I know that there are pathogenic variants on this cohort and I confirmed it using ClinVar’s vcf file and 'semi-join’ing with this cohort.
Why SNV-level variations are not annotated? Is this the expected behavior or am I doing sometging wrong?

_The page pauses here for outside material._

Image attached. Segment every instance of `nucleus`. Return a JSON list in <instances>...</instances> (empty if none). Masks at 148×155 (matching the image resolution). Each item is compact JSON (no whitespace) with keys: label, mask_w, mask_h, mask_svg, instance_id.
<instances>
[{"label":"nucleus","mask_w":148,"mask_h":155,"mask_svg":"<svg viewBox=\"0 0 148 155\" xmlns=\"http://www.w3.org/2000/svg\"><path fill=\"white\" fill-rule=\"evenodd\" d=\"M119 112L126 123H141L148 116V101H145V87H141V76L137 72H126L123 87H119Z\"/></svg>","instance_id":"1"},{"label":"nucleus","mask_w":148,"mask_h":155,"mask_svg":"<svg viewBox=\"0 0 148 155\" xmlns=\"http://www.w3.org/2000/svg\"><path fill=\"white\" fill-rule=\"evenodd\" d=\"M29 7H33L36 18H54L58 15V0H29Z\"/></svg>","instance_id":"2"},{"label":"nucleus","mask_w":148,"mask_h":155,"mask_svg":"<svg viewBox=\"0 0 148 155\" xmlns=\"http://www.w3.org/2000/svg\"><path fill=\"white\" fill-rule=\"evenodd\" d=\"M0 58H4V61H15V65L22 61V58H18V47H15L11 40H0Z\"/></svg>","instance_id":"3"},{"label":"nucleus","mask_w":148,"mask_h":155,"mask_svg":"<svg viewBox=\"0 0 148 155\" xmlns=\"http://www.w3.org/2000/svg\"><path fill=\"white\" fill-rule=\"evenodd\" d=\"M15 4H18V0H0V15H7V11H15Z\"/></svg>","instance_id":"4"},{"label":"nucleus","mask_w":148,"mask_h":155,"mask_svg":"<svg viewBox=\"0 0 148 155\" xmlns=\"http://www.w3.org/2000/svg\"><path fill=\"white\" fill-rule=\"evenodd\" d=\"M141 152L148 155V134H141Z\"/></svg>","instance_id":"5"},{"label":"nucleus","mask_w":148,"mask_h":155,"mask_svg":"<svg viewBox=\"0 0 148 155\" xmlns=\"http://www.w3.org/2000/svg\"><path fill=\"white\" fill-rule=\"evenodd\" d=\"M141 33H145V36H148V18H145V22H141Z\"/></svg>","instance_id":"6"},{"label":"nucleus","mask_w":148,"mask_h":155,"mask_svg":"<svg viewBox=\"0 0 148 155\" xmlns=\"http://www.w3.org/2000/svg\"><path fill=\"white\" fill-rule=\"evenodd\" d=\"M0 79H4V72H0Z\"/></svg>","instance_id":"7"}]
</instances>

I’ve added the code I’m using below.
Thank you for the support,
Rodrigo Barreiro
–
import hail as hl
hl.init()
mt = hl.read_matrix_table("s3://../my_cohort.mt")
db = hl.experimental.DB(region='us', cloud='aws')
mt = mt.filter_rows(hl.len(mt.alleles) == 2)
mt = mt.key_rows_by('locus','alleles')
mt = db.annotate_rows_db(mt, 'clinvar_variant_summary')
what’s the schema of the returned matrix table here?
mt.describe()
Hey @rodrigo.barreiro ,
Could you share the FTP/HTTP URL to the clinvar VCF file you used? The clinvar_variant_summary
dataset must be based on a different file. Our dataset includes a staggering number of MNVs.
Hey @rodrigo.barreiro ,
I did a little digging on this. The latest clinvar summary file has data like this (I’ve elided some columns)
#AlleleID Type Assembly Chromosome Start Stop ReferenceAllele AlternateAllele PositionVCF ReferenceAlleleVCF AlternateAlleleVCF
"15041" "Indel" "GRCh37" "7" "4820844" "4820847" "na" "na" "4820844" "GGAT" "TGCTGTAAACTGTAACTGTAAA"
"15041" "Indel" "GRCh38" "7" "4781213" "4781216" "na" "na" "4781213" "GGAT" "TGCTGTAAACTGTAACTGTAAA"
"15042" "Deletion" "GRCh37" "7" "4827361" "4827374" "na" "na" "4827360" "GCTGCTGGACCTGCC" "G"
"15042" "Deletion" "GRCh38" "7" "4787730" "4787743" "na" "na" "4787729" "GCTGCTGGACCTGCC" "G"
"15043" "single nucleotide variant" "GRCh37" "15" "85342440" "85342440" "na" "na" "85342440" "G" "A
I believe our dataset used the start and stop to construct an interval.
If your dataset these variants
7:4827360:GCTGCTGGACCTGCC:G
7:4827361:G:T
7:4827361:GCTGCTGGACCTGCC:G
7:4827363:T:A
15:85342440:G:A
15:85342440:G:T
Which annotations do you want to attach to which variants?